Sześć osób stanie przed legnickim sądem pod zarzutem udziału w handlu narkotykami
na gigantyczną skalę. Transakcje prowadzono na trzech kontynentach. Policjanci
przejęli tony narkotyków warte dziesiątki milionów złotych. Zarzuty obejmują też
wprowadzenie na rynek różnych narkotyków wartości prawie stu milionów złotych.
Nad sprawą pracowali policjanci z dolnośląskiego zarządu CBŚP i wrocławski wydział
Prokuratury Krajowej. Zarzuty dotyczą kupowaniem i sprzedawaniem kokainy, haszyszu,
heroiny, marihuany oraz tabletek ekstazy na terenie Holandii, Wielkiej Brytanii i Hiszpanii.

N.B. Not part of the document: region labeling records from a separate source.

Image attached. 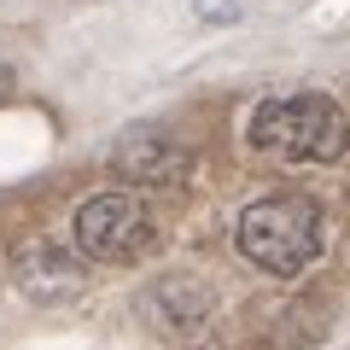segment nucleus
I'll use <instances>...</instances> for the list:
<instances>
[{
    "label": "nucleus",
    "mask_w": 350,
    "mask_h": 350,
    "mask_svg": "<svg viewBox=\"0 0 350 350\" xmlns=\"http://www.w3.org/2000/svg\"><path fill=\"white\" fill-rule=\"evenodd\" d=\"M12 94V64H0V100Z\"/></svg>",
    "instance_id": "nucleus-5"
},
{
    "label": "nucleus",
    "mask_w": 350,
    "mask_h": 350,
    "mask_svg": "<svg viewBox=\"0 0 350 350\" xmlns=\"http://www.w3.org/2000/svg\"><path fill=\"white\" fill-rule=\"evenodd\" d=\"M245 140L280 163H338L350 152V117L327 94H280L245 117Z\"/></svg>",
    "instance_id": "nucleus-2"
},
{
    "label": "nucleus",
    "mask_w": 350,
    "mask_h": 350,
    "mask_svg": "<svg viewBox=\"0 0 350 350\" xmlns=\"http://www.w3.org/2000/svg\"><path fill=\"white\" fill-rule=\"evenodd\" d=\"M234 245L251 269L275 280L304 275L327 245V222H321V204L310 193H262L239 211L234 222Z\"/></svg>",
    "instance_id": "nucleus-1"
},
{
    "label": "nucleus",
    "mask_w": 350,
    "mask_h": 350,
    "mask_svg": "<svg viewBox=\"0 0 350 350\" xmlns=\"http://www.w3.org/2000/svg\"><path fill=\"white\" fill-rule=\"evenodd\" d=\"M117 170L135 175V181H181L187 152H175L158 129H140V135H129L123 146H117Z\"/></svg>",
    "instance_id": "nucleus-4"
},
{
    "label": "nucleus",
    "mask_w": 350,
    "mask_h": 350,
    "mask_svg": "<svg viewBox=\"0 0 350 350\" xmlns=\"http://www.w3.org/2000/svg\"><path fill=\"white\" fill-rule=\"evenodd\" d=\"M76 245L94 262H129L158 245V216L135 193H94L76 211Z\"/></svg>",
    "instance_id": "nucleus-3"
}]
</instances>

Narkotyki były sprowadzane z Ameryki Południowej i Pakistanu a środki chemiczne służące
od ich produkcji także z Chin.
Całą sprawa zaczęła się w lutym od przejęcia przez wrocławskich policjantów przesyłki z
Chin.
Były w niej dwie palety – 13 kartonów wypełnionych białym proszkiem. Okazało się, że to
przeszło pół tony substancji służącej do produkcji amfetaminy. Z tego proszku można było
wyprodukować narkotyki warte 5 milionów złotych.
Ale największym sukcesem było odkrycie, jakiego funkcjonariusze dokonali w maju w Gdyni.
Do tamtejszego portu wpłynął statek, z kontenerem zawierającym – jak wynikało z
dokumentów – pościel w 180 kartonach. Ale za kartonami z pościelą policjanci znaleźli 100
kartonach, z haszyszem. Było tego 3 tony. Na sprzedaży tego narkotyku dilerzy zarobiliby 60
milionów złotych.
W śledztwie ustalono, że członkowie szajki dilerskiej sprzedali co najmniej 162 kilogramy
kokainy, 1 500 kilogramów haszyszu, 170 kilogramów heroiny, 300 kilogramów marihuany i
60 kilogramów tabletek ekstazy. Łączna wartość tego towaru – ponad 94 miliony złotych.
Ale to nie wszystko. Przechwycona przez policję w lutym przesyłka z Chin nie była pierwsza.
Wcześniej – zdaniem śledczych - szajka sprowadziła do Polski co najmniej 8 ton chemicznej
substancji, z której można było uzyskać 7,6 tyn amfetaminy.